Social and environmental performance is now a key issue, not only for companies but also for investors, regulators, and governments around the world.
Studies show that corporate social responsibility (CSR) performance depends largely on the institutional framework and state regulations. Indeed, stronger laws in this area help ensure that CSR issues are integrated into a company’s strategy.
However, we also see that leaders are adopting—voluntarily or under pressure—initiatives to reduce environmental impact and promote good social practices in managing their businesses. In France, for instance, the Vinci Group recently announced that it would ask shareholders to voice their views on its environmental transition plan at their next general assembly.
Vinci becomes the first French group to involve its shareholders in climate issues. Shutterstock
Similarly, Safran appointed a senior administrator on its board of directors to champion climate issues. These are only two examples of a growing number of companies around the world that are including non-financial criteria related to climate and diversity as part of their leaders’ incentive packages.
What are the factors driving this trend? What is the real influence of the government, the company itself and its leader? How do these factors fit together?
A direct cascading effect
To answer these questions, we first looked at the cascading effects among these three levels (state, company, leader). Indeed, government’ CSR regulations could have an impact on governance mechanisms and incentives, and therefore on CSR performance indirectly.

## [Source material]

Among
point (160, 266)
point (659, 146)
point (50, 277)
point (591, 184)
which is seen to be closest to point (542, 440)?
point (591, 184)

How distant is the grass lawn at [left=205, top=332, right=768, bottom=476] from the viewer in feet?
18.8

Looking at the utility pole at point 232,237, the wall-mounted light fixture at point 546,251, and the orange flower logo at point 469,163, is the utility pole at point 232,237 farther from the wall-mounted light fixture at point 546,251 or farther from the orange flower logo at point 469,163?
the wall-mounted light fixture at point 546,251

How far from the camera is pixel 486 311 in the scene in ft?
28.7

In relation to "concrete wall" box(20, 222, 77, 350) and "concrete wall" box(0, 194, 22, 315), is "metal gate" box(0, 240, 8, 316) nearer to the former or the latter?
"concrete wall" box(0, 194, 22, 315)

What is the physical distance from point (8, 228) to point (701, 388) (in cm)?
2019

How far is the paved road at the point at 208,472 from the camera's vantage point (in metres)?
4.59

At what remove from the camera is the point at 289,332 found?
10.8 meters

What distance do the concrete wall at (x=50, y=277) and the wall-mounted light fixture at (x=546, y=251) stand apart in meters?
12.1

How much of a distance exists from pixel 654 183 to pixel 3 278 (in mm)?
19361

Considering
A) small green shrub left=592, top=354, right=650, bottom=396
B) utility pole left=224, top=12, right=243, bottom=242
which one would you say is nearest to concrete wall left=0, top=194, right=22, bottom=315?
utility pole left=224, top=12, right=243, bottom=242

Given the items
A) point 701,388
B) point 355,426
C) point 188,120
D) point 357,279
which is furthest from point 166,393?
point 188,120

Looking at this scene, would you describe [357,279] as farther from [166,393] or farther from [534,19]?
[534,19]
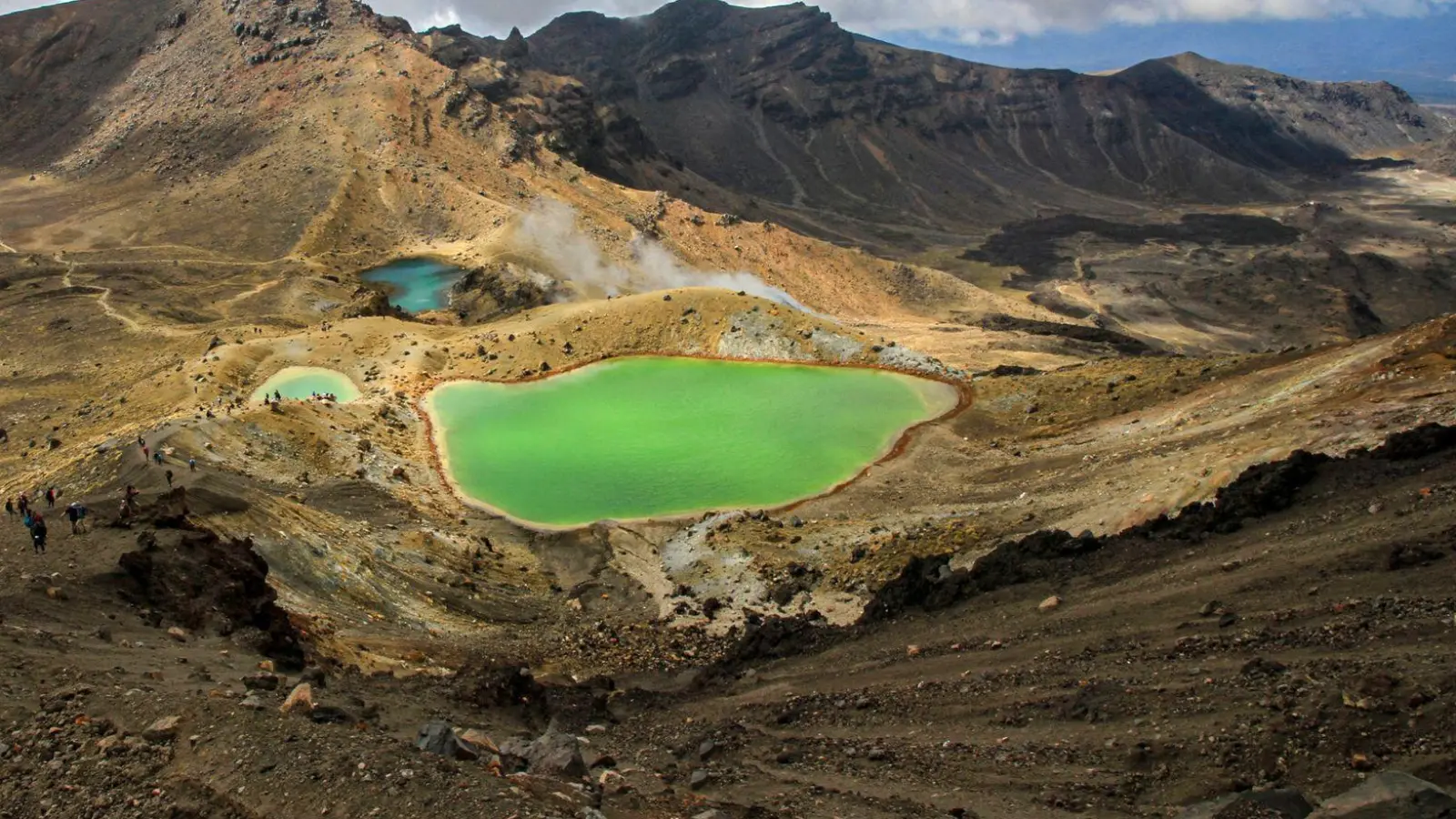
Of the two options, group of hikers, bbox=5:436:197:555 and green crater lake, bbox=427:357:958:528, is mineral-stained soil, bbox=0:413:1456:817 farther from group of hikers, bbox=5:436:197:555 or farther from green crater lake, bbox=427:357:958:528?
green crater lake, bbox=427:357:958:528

--

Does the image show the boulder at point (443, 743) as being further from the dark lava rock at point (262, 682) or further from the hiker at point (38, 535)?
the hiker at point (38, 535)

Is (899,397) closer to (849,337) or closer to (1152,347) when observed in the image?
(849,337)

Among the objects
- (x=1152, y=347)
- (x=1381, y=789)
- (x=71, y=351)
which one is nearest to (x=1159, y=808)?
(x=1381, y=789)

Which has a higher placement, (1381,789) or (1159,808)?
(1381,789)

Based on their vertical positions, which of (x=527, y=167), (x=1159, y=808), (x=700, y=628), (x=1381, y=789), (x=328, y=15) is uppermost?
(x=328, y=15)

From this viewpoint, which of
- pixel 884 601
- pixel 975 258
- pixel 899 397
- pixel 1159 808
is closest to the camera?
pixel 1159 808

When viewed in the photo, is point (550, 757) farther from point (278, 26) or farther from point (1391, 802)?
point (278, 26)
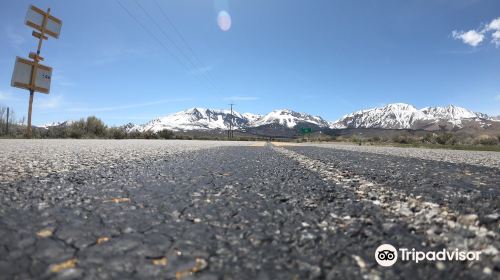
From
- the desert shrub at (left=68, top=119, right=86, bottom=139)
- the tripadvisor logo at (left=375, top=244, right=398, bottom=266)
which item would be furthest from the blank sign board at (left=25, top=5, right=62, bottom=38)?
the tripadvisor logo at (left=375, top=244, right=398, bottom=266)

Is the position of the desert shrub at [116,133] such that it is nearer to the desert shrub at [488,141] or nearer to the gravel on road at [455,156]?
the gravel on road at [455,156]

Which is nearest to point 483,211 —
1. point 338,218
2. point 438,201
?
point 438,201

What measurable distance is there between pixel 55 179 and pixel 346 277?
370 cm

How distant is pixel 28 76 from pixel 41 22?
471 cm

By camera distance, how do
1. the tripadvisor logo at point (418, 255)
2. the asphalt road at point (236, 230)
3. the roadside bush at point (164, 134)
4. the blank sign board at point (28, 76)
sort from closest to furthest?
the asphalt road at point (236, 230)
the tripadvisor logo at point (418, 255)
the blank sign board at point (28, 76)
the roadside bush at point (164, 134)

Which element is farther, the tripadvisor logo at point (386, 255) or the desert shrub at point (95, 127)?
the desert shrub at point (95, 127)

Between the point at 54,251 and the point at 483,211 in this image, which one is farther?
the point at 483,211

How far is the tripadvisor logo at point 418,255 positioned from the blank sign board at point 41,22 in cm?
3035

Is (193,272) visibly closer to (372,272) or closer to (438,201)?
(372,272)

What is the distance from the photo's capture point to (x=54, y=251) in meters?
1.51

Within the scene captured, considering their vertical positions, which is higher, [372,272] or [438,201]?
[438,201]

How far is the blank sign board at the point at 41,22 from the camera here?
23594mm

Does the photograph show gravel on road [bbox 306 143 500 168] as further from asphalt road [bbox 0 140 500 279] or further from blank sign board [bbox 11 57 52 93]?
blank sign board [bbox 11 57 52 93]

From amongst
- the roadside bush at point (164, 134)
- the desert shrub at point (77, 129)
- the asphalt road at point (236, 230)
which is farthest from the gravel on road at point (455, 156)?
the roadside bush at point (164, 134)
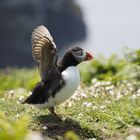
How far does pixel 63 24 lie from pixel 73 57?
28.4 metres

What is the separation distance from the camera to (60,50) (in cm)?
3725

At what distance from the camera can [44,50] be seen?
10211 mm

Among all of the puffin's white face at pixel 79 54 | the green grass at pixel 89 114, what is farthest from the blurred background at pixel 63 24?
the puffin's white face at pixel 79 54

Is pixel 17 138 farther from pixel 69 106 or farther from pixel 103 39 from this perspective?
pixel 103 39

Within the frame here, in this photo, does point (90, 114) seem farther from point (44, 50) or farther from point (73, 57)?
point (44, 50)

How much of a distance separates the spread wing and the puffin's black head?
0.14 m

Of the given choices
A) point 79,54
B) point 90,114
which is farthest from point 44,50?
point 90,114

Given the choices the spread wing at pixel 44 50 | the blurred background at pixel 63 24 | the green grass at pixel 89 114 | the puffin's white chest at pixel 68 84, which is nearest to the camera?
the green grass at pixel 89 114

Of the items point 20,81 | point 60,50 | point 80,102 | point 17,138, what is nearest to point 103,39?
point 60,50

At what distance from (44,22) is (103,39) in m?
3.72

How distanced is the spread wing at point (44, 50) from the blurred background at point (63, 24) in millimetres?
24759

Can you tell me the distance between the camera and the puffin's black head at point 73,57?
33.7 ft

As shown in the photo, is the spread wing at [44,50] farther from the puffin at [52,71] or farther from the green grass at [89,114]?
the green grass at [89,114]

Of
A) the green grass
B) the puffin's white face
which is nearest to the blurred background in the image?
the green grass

## [Required work]
Rewrite the passage on corporate social responsibility from "Studies show that" up to and including "a company’s strategy.", replacing "institutional framework" with "legal environment". The listing is not needed for this work.

## [Solution to this problem]
Studies show that corporate social responsibility (CSR) performance depends largely on the legal environment and state regulations. Indeed, stronger laws in this area help ensure that CSR issues are integrated into a company’s strategy.